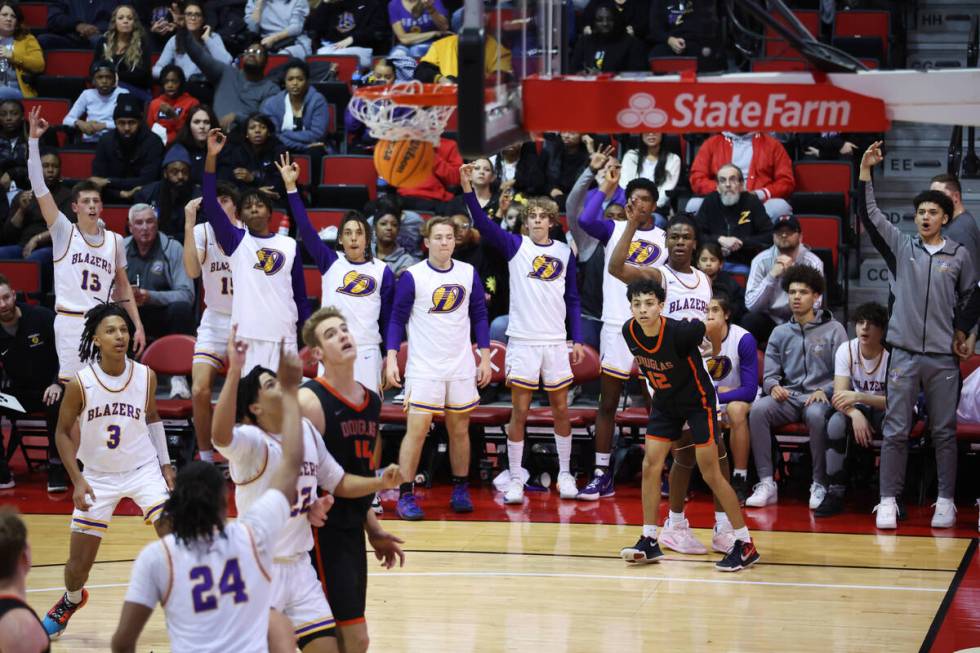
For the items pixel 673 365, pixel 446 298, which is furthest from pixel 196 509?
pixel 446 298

=-=-=-=-=

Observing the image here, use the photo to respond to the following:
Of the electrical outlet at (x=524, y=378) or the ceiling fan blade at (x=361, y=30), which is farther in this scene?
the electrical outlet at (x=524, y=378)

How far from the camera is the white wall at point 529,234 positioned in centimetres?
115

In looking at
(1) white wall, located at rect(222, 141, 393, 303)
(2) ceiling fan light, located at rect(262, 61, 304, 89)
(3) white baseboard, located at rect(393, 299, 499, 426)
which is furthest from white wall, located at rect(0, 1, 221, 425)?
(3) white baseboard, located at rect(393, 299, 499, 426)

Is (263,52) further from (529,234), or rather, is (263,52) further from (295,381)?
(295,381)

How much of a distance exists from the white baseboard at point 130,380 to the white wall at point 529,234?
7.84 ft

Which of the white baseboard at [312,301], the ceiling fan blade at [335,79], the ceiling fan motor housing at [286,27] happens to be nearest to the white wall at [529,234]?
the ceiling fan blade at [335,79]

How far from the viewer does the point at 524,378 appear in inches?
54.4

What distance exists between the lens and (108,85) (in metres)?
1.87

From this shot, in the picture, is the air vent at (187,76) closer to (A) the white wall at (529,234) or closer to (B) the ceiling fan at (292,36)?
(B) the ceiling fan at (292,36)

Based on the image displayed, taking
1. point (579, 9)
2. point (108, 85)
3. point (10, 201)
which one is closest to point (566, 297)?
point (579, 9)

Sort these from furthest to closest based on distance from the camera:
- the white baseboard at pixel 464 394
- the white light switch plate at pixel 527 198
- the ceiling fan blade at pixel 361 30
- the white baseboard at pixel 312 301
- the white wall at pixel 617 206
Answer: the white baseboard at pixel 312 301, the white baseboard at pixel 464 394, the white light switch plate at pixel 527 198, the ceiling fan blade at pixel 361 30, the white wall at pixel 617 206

=-=-=-=-=

▶ **WHAT YOU NEED TO DO**: Put the lines above into a Markdown table with two columns, Row and Line: a row number and the line. Start with the line containing "Sort these from", end with the line containing "- the white wall at pixel 617 206", include both of those lines, and include no other lines or any blank ones.

▶ **ANSWER TO THE PROBLEM**:
| Row | Line |
|---|---|
| 1 | Sort these from furthest to closest based on distance from the camera: |
| 2 | - the white baseboard at pixel 464 394 |
| 3 | - the white light switch plate at pixel 527 198 |
| 4 | - the ceiling fan blade at pixel 361 30 |
| 5 | - the white baseboard at pixel 312 301 |
| 6 | - the white wall at pixel 617 206 |